Dans mon bureau il y a un gros tiroir où je plonge souvent. J’y ai déposé, sur des feuilles volantes, des copies de textes d’auteurs divers. Ces feuilles se sont comme sédimentées et forment une couche épaisse mais je les tourne et les retourne souvent pour qu’elles prennent l’air, l’air du temps, et parfois je vais chercher les plus anciennes, celles qui sont restées collées au fond du tiroir. Textes d’aujourd’hui, d’hier et de jadis, signés de noms connus et parfois textes anonymes, éclats, confidences, illuminations, prières, cris…

Pour ce dixième et dernier épisode de la série estivale « Dans le tiroir de Jean », j’avais d’abord pensé piocher dans ce qui ressemble un peu à un gigantesque tiroir rempli de fragments, papiers, journaux, cahiers, carnets, mais écrits uniquement par un même auteur, Victor Hugo (1802-1885). À l’origine, il y a des manuscrits que Hugo transportait dans des malles à papiers au cours de ses nombreux déplacements. C’est son ami Paul Meurice qui les a publiés deux ans après la mort du poète sous le titre « Choses vues ». II aurait pu ajouter « et dites », mais il ne connaissait pas Jean Deuzèmes. J’ai gardé trois livres de poche des « Choses vues » publiés en 1972 chez Folio Gallimard, en tout environ mille cinq cents pages.

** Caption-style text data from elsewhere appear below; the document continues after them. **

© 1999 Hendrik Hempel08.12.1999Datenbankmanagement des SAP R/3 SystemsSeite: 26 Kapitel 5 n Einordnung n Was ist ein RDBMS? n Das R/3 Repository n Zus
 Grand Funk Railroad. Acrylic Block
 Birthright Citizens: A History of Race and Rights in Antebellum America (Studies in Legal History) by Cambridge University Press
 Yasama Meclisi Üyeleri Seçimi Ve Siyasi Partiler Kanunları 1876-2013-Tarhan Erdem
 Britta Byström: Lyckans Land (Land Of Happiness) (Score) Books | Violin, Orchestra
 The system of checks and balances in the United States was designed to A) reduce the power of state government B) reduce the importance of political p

Mais comment choisir ? Les genres sont très variés : croquis, bêtisier de l’Assemblée, notes de frais, proclamations grandiloquentes et piques variées : « Le général Trochu, participe passé du verbe trop choir » ; des slogans de manifestations : « Police partout, justice nulle part ». Parfois des morceaux plus suivis, par exemple ces lignes écrites en 1870 alors que Victor Hugo est en exil à Hauteville-House, sa maison de l’île de Guernesey, lignes qui donnent rendez-vous à notre actualité :

16 juillet, 6h du soir.
La guerre est déclarée. Cela commence par la Prusse et la France.
Le concile vient de déclarer le pape infaillible.

17 juillet.
Il y a trois jours, le 14 juillet, pendant que je plantais dans mon jardin de Hauteville-House le chêne des États-Unis d’Europe, au même moment la guerre éclatait en Europe et l’infaillibilité du pape éclatait à Rome.
Dans cent ans, il n’y aura plus de guerre, il n’y aura plus de pape, et le chêne sera grand.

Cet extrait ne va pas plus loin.